We communicate regularly with management and coaches from the Cavs. We really are 1 team and as I mentioned before we are just an extension of the Cavs. We have Cavalier coaches come to a lot of our games and I go up to as many Cavs games as I can if my schedule allows. The Charge just recently went to Cleveland to practice at the Cavs facility so NBA All-Star Isaiah Thomas could continue his rehab with us. So the communication between both teams is clear and fluent.
Are there joint practices between the NBA and G-League team?
We don’t have joint practices, but as I mentioned, we have helped the Cavs out by allowing some of their players to practice with us and vice versa. There is something new in the G-League this year called ‘2-way players’. So we have two 2-way players and the play primarily with us, but they are also considered Cavalier players. So if someone from the Cavs gets hurt or needs rest, they can easily call one of their 2-way players up and they will not miss a beat because the system is the same.

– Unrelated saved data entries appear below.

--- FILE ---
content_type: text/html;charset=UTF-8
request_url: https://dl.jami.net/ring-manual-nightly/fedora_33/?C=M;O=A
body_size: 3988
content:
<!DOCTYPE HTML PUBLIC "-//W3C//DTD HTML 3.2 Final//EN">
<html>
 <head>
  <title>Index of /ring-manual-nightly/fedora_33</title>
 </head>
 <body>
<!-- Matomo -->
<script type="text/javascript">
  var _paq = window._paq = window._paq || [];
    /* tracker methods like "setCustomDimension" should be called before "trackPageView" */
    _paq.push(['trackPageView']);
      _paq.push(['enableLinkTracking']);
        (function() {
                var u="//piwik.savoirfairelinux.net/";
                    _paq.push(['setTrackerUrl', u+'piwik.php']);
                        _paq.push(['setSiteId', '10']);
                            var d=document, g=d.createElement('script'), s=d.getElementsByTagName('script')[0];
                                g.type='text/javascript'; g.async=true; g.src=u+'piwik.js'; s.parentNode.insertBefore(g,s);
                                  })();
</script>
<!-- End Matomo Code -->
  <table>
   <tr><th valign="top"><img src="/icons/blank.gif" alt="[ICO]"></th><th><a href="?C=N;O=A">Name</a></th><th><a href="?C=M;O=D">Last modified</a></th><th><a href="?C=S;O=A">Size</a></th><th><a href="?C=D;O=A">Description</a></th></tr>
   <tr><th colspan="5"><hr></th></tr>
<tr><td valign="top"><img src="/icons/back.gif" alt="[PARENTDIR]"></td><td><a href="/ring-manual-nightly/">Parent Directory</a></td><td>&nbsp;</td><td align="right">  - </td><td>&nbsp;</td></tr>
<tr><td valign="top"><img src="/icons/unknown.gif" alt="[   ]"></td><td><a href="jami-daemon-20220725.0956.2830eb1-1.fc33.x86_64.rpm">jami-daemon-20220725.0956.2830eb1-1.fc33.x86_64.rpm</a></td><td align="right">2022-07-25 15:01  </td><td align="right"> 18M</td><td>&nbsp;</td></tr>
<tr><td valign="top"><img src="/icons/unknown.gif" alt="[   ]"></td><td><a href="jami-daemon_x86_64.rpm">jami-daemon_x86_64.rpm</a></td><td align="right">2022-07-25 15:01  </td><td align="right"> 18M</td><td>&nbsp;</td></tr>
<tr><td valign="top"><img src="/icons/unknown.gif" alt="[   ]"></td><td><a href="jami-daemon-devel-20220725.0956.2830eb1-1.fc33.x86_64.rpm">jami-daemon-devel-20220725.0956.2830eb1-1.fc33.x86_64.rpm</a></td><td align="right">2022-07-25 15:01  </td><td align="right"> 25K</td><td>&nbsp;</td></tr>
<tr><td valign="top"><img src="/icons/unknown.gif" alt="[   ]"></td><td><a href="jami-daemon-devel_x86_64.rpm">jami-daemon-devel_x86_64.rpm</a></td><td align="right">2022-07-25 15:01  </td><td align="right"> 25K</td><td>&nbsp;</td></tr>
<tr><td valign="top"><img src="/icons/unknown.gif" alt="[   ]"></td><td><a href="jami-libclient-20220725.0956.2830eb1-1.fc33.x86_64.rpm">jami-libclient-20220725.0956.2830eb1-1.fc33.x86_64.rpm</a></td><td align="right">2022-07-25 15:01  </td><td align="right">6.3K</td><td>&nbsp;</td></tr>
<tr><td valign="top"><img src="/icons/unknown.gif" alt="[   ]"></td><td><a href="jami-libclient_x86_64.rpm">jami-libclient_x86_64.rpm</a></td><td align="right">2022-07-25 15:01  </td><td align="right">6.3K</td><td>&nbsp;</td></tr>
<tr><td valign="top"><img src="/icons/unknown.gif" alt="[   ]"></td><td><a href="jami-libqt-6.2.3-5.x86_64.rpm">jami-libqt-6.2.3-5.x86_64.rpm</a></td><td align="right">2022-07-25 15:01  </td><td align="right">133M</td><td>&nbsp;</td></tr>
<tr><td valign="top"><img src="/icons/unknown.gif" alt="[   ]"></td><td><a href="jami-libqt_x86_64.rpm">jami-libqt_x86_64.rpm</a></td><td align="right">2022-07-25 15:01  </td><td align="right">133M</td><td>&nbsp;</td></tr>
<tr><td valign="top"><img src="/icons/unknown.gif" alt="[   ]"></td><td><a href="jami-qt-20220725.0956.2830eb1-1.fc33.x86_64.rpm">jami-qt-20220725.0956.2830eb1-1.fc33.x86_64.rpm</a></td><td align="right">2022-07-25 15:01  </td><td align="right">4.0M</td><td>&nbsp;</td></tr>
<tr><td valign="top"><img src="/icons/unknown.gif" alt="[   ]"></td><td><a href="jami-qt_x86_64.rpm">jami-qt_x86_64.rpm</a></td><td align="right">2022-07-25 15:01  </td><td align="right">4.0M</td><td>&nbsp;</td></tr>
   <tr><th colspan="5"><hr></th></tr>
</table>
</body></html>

On several occasions, we have seen you on the sidelines at Cavs games. What is your role at that time?
I helped out a lot during the pre-season, but now if I’m at the games, I’m just watching the workouts and warm ups to get new ideas. Also there just to support our guys and keep the communication alive between the coaching staffs.
Are you planning on returning to the Netherlands?
I am 100% planning on coming back to the Netherlands. I spent 11 years of my life in Holland and 16 years in Europe. So of course I plan on coming up. I’m actually planning a Sam Jones Basketball Academy as we speak. A new website should be launched with more information pretty soon. I have deep roots in Den Bosch and in Holland, and I look forward to returning there periodically.
Do you still feel a bit Dutch, though you have returned to the US?
I feel very Dutch. And I miss the Netherlands very much. Being able to coach the Dutch National Team for 4 years was a true privilege for me. So I feel very connected to the country. My entire family has duel citizenship as well, so we are all Dutch/Americans. You can’t get rid of us that easily. We look forward to our return to Holland!